Given records:
☆ ☆ ☆ ☆ ☆ ☆ ☆

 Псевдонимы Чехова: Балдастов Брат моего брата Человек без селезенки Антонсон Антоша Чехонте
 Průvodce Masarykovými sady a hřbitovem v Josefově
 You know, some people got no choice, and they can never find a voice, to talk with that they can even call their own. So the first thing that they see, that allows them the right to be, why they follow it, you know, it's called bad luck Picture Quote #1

☆ ☆ ☆ ☆ ☆ ☆ ☆

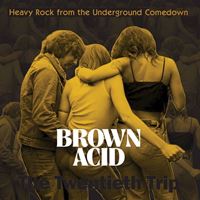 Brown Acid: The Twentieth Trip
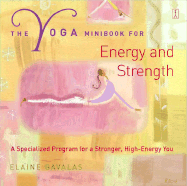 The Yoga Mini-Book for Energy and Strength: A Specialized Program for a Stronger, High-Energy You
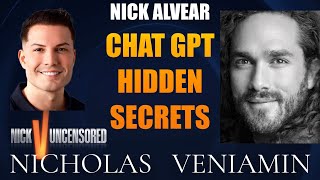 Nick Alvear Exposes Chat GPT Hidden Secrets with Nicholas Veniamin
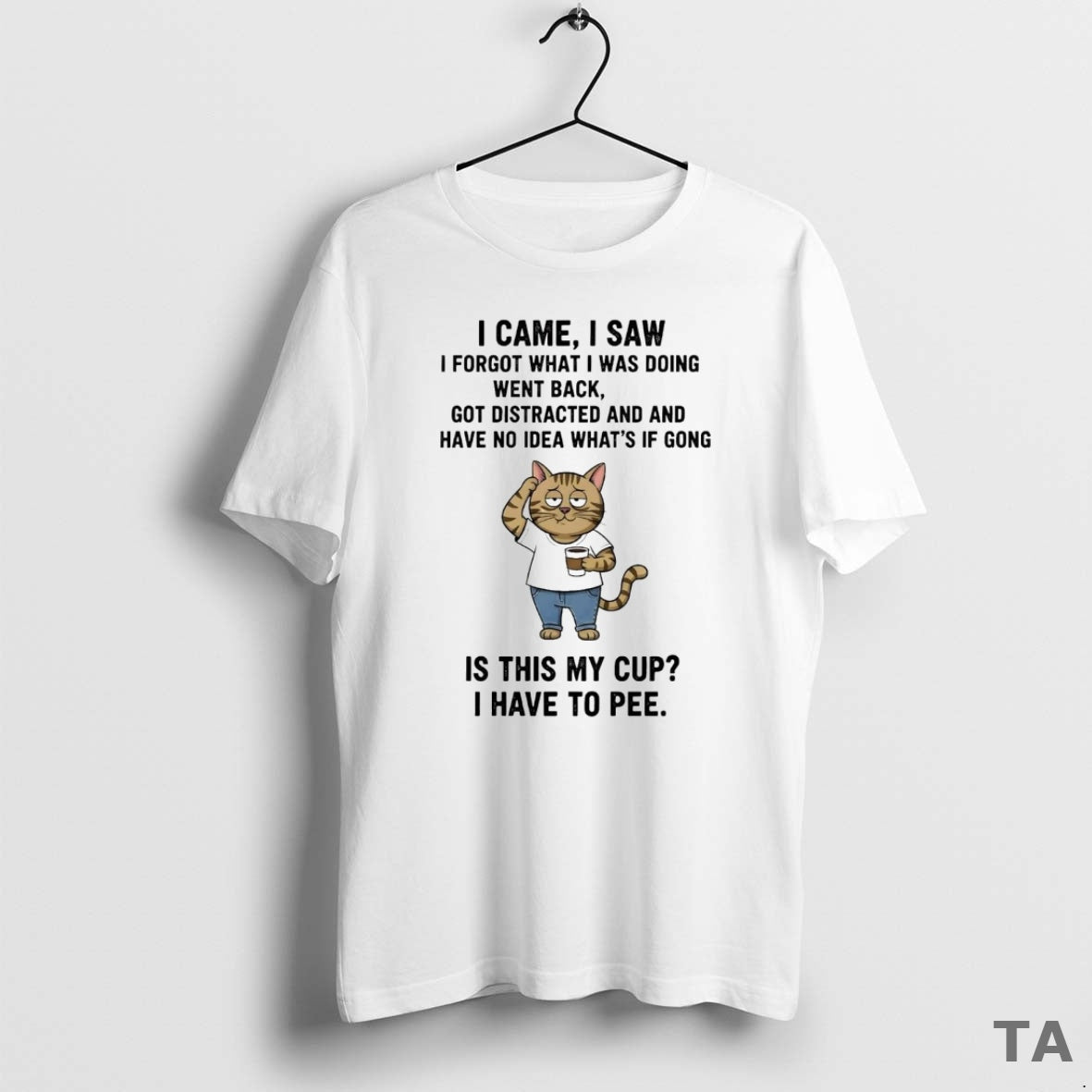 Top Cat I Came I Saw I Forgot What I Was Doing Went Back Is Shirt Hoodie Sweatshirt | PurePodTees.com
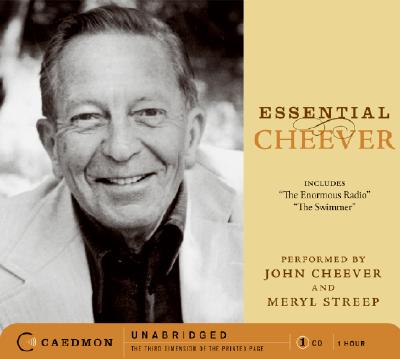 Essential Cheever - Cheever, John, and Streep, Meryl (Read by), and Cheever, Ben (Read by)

☆ ☆ ☆ ☆ ☆ ☆ ☆

What the exercise asks: Looking at the entries above, can you reproduce exactly the lines from the one that holds "Псевдонимы Чехова: Балдастов" through the one that holds "You know, some", and only those?

Response area:
 Псевдонимы Чехова: Балдастов Брат моего брата Человек без селезенки Антонсон Антоша Чехонте
 Průvodce Masarykovými sady a hřbitovem v Josefově
 You know, some people got no choice, and they can never find a voice, to talk with that they can even call their own. So the first thing that they see, that allows them the right to be, why they follow it, you know, it's called bad luck Picture Quote #1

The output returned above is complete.